Chalk it up to another casualty of Hurricane Sandy - auto rentals.
It has been tough to rent a car in the City of Philadelphia, or anywhere on the East Coast due to unprecedented demand and the storm damage.
Websites for the four largest companies - Enterprise Holdings, Hertz Global Holdings, Avis Budget Group Inc., and Dollar Thrifty - showed "sold out" Tuesday at key locations, including Philadelphia International Airport and 30th Street Station. Orbitz, Expedia and Travelocity also had no rental cars available here on Tuesday.
The shortage can be traced to consumers renting replacement cars for their own storm-damaged vehicles and emergency responders and local utilities needing cars and trucks for the recovery effort.
"Although we are working hard to increase our local fleet as quickly as possible, there are still significant waiting lists in some communities where residents are requesting replacements for their damaged vehicles," said Matt Darrah, executive vice president of North American operations for Enterprise Holdings.

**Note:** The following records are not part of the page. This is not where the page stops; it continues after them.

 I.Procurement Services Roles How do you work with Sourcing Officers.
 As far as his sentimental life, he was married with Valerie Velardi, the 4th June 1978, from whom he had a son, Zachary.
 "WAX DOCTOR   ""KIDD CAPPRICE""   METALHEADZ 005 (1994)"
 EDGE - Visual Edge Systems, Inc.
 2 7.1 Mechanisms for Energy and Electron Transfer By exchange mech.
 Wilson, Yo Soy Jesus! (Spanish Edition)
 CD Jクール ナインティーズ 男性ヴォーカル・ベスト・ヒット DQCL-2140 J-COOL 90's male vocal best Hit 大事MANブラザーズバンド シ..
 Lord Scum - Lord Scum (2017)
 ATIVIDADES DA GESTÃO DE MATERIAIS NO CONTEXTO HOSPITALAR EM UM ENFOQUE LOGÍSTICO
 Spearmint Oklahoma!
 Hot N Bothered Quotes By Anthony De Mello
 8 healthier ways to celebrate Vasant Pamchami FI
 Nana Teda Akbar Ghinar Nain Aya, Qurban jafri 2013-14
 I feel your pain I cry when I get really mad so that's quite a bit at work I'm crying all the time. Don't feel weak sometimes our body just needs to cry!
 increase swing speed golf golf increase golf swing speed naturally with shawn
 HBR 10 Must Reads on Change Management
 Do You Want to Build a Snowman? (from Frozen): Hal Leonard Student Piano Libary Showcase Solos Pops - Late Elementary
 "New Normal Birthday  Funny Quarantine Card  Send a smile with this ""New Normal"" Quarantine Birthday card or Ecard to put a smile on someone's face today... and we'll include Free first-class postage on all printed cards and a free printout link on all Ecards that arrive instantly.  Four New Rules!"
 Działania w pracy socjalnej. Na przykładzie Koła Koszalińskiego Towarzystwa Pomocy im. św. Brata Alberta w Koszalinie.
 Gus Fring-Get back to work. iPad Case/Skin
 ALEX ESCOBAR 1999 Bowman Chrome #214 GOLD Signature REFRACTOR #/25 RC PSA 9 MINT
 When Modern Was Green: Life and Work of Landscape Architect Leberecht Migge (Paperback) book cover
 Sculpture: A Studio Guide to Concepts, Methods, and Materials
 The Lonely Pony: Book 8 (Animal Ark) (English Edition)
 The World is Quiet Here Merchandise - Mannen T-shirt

"Despite our best efforts to be prepared, the magnitude of the storm has simply outstripped our resources and manpower in some locations."
The good news is: there will be some rental cars available for the Thanksgiving holiday. AAA said Tuesday that 43.6 million Americans will travel 50 miles or more from home over the Thanksgiving holiday weekend, an uptick of 0.7 percent over the 43.3 million who traveled last year.
Carmitta Myers, retail manager of AAA Mid-Atlantic's Center City store and travel agency, said she checked several car rental websites for Nov. 19 to Nov. 26 and found cars available at Philadelphia airport.
"It has a lot to do with the aftermath of Hurricane Sandy, where people with damaged vehicles had to find alternative transportation, and rental cars are it," said Fred Lowrance, analyst with Avondale Partners who covers the travel industry.
"From Washington, D.C., to Boston, there are just a lot of damaged vehicles that are in the shop getting fixed. In the meantime, insurance companies are putting people into rental cars at Hertz, Enterprise and other places, as a replacement vehicle," Lowrance said. "That is where the supply is going. And some of the rental cars themselves also got damaged."
Enterprise, which owns Enterprise Rent A Car, National Car Rental and Alamo Rent A Car, said at the peak of the storm, the company closed more than 400 branches on the eastern seaboard and nearly 1,000 vehicles were damaged. Since then, the company has reopened offices and relocated more than 12,000 vehicles to the New York metro area alone, some coming from as far as Colorado.
Enterprise, which operates more than 6,000 neighborhood and airport branch offices, said it was "diverting" more than 27,000 vehicles, previously slated for other parts of the country, to New York and New Jersey.
Even before Sandy made landfall, Enterprise received requests for cars and trucks from government agencies, including the Department of Homeland Security, Federal Emergency Management Agency, Urban Search and Rescue and local utilities.
Hertz spokeswoman Paula Rivera said the stock was depleted by the hurricane and because this is traditionally the busiest week in November for business travel.
"You have a dual impact - a very busy business travel week and obviously the impact from Hurricane Sandy," Rivera said. "We are expecting after Thursday, when the business travelers start returning cars, our fleet will become available again across the Philadelphia market."